Dear Giancarlo I wanted to say thank-you for those wild trips around Italy. I know you never liked travelling, perhaps because it seemed like a waste of time, time which could be spent on the beloved piano. But as soon as we got onto the motorway your bad mood disappeared, we chatted and laughed and found a way of working even in the car, with a small keyboard, a notebook, a pen and a cassette recorder which you called with affectionate minimalism “trombino” (this is what Giancarlo used to call the micro-taperecorder)
I wanted to say thank-you also because although some people think you had a bad character, we never quarrelled once in 23 years of music and life together. I always expressed my ideas quite freely and never felt embarrassed, even less suffocated, by your genius and huge personality.
It’s true, we sometimes argued, but only so as to give of our best. Then it was you who took the decision, quite rightfully. This is called role awareness. A captain is always needed….”oh captain, my captain”. I’d like to get up on this bench and shout it to the world, but at this moment if you could speak to me you’d certainly say: “Take it easy, you idiot, are you trying to break your leg?”

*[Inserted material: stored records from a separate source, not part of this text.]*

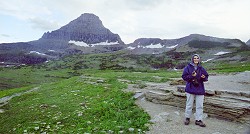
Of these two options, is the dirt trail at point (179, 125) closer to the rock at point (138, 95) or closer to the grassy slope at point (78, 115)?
the grassy slope at point (78, 115)

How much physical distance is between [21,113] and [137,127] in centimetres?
971

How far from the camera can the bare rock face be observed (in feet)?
44.4

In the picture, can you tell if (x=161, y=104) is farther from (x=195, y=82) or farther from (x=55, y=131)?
(x=55, y=131)

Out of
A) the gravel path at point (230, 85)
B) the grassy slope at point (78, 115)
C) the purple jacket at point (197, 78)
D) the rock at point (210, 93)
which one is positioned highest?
the purple jacket at point (197, 78)

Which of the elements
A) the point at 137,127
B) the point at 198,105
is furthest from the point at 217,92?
the point at 137,127

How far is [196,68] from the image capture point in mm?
13469

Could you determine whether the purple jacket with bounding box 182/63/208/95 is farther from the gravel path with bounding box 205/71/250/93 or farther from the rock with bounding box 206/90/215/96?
the gravel path with bounding box 205/71/250/93

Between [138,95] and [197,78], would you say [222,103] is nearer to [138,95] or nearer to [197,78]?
[197,78]

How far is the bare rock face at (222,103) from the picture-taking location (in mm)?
13547

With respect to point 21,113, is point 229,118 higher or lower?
higher

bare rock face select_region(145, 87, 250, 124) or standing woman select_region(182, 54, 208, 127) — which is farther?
bare rock face select_region(145, 87, 250, 124)

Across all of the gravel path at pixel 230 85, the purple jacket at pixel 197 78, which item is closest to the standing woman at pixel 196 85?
the purple jacket at pixel 197 78

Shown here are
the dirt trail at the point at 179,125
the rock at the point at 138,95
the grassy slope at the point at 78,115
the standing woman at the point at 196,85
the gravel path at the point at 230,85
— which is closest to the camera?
the dirt trail at the point at 179,125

Dear Giancarlo I wanted to say thank you because you taught me about life through music and words. I wanted to thank you for the many successes but also, above all, for the failures. These weren’t actually very many, but they hurt in any case, and at the same time they made us reflect and helped us to understand; each time they strengthened our determination to do better next time, and even more they strengthened our friendship. And luckily not even geniuses are perfect….Oh sorry, I forgot you don’t like to be called a genius. You’ve always said you were a “craftsman of music” and that talent is important, but work even more so.
I remember a famous dinner after a win at Sanremo Song Festival. We came in with the artist, they clapped us like mad, and we sat down; after less than a minute we looked at each other and said, almost in unison: “We should leave straightaway tomorrow, there’s work to be done”. And yes, my dear friend, from now on my life won’t be the same and I can’t tell you how much I miss you already and will go on missing you, but I know that you don’t like tears and sloppy sentiments and I’ll use an expression you would’ve used: “Let’s just soldier on” and then we’ll see. ‘Bye Giancarlo, I just wanted to say thank you. A big hug, Marco.